TEXT UNDER STUDY.
__________________________________________________

9 La Commedia dell’Arte

Interview with Catherine Francblin (CF)1

CF I wanted to do this interview with you because – after the shock I felt reading your article – it struck me that it needed to be put in perspective with regard to the more general development of your ideas. I have the impression from this piece that you are interested in art only to the extent that it confirms the behavioural and functional patterns that inspire your critique of Western culture.

It’s true that art is of peripheral interest to me. I have no real commitment to it. In fact, I would say that I regard it with the same unfavourable prejudices as I do culture in general. In this sense, art has no special privilege in relation to other value systems. People continue to think of art as some unhoped-for blessing. I contest this Edenic view of things. My viewpoint is anthropological. Seen from this position, art no longer seems to have a vital function. It suffers from the same extinction of values, the same loss of transcendence. Art is no exception to the phase of total implementation, of total visualisation, which the West has now reached. Hypervisibility is in fact a way of exterminating the gaze. I can consume such art visually, and even enjoy it, but it gives me neither illusion nor truth. We have questioned the object of painting and then the subject of painting, but it seems to me that no one has taken much interest in the third element: the beholder. His attention is increasingly solicited, but as a hostage. Is there really a way of looking at contemporary art other than the one brought to bear by the art world on itself?

__________________________________________________

(Collected data)
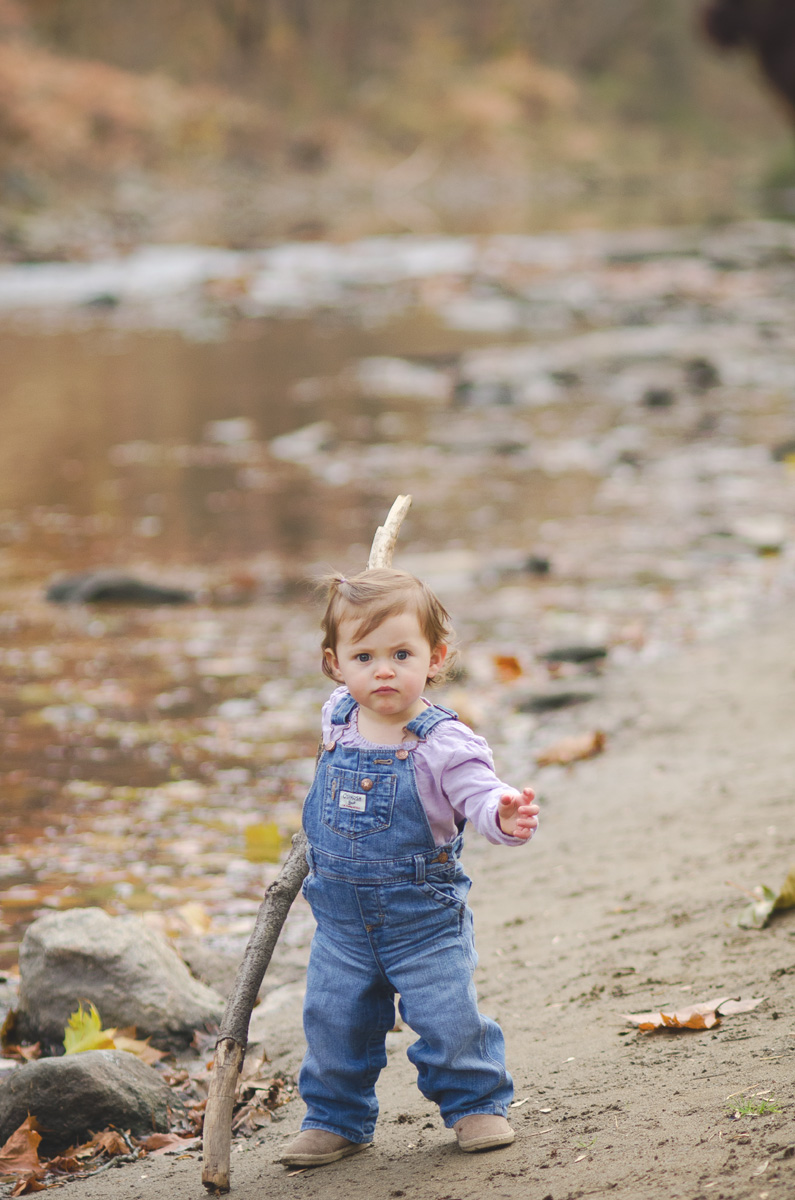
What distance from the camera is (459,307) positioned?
22.9 metres

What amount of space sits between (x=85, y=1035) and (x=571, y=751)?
8.48ft

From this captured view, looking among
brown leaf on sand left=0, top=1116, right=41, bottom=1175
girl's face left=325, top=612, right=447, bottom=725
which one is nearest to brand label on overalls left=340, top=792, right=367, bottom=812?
girl's face left=325, top=612, right=447, bottom=725

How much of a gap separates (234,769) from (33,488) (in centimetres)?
598

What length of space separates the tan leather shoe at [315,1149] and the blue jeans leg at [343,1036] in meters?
0.02

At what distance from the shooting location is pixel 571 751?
5605mm

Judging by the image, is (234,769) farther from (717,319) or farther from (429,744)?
(717,319)

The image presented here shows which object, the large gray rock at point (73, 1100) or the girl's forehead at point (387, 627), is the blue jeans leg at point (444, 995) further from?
the large gray rock at point (73, 1100)

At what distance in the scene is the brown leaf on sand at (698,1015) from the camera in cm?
314

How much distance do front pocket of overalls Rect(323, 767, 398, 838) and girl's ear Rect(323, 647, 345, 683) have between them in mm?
196

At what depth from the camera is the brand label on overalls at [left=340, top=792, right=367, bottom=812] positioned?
2760 mm

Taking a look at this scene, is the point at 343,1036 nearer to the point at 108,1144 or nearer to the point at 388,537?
the point at 108,1144

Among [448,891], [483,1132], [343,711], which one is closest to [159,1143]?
[483,1132]

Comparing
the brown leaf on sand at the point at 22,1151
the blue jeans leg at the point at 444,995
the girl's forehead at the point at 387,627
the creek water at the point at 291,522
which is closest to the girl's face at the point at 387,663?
the girl's forehead at the point at 387,627

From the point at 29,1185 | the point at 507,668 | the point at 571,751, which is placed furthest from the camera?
the point at 507,668
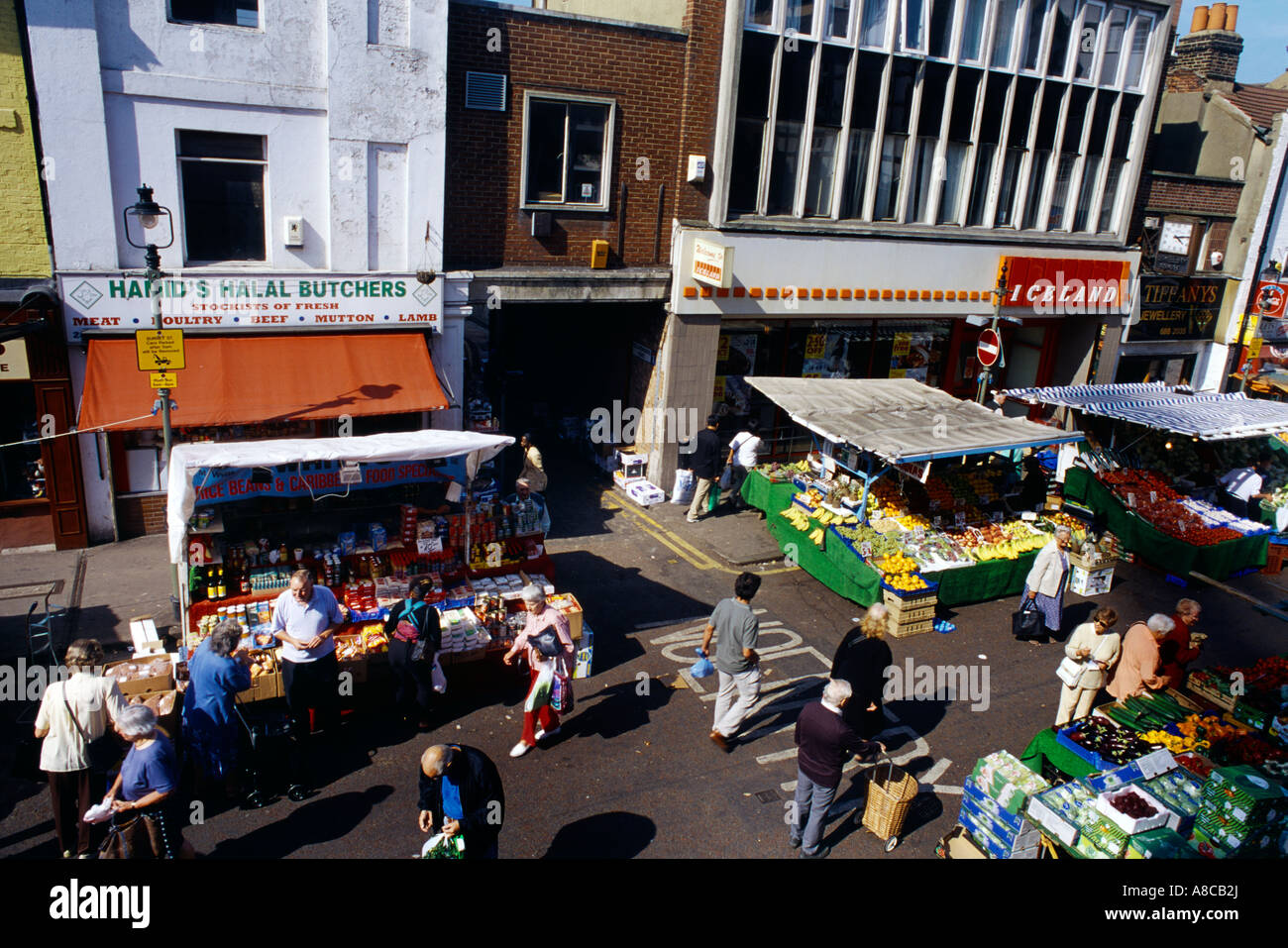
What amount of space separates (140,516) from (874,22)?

__________________________________________________

TASKS.
[a] In the interview, why did CF want to conduct it? Answer in one to three sentences.
[b] Answer these questions from the interview, one a line:
(i) According to the interviewee, what is hypervisibility a way of doing?
(ii) How does the interviewee describe his own viewpoint?
(iii) Which element does the interviewee say no one has taken much interest in?
[c] List every element of painting that the interview names.
The records are separate material and bear no relation to the interview.

WRITTEN ANSWERS.
[a] After the shock she felt reading the article, CF thought it needed to be put in perspective with regard to the more general development of the interviewee's ideas.

[b]
(i) Exterminating the gaze.
(ii) As anthropological.
(iii) The beholder.

[c]
- The object of painting
- The subject of painting
- The beholder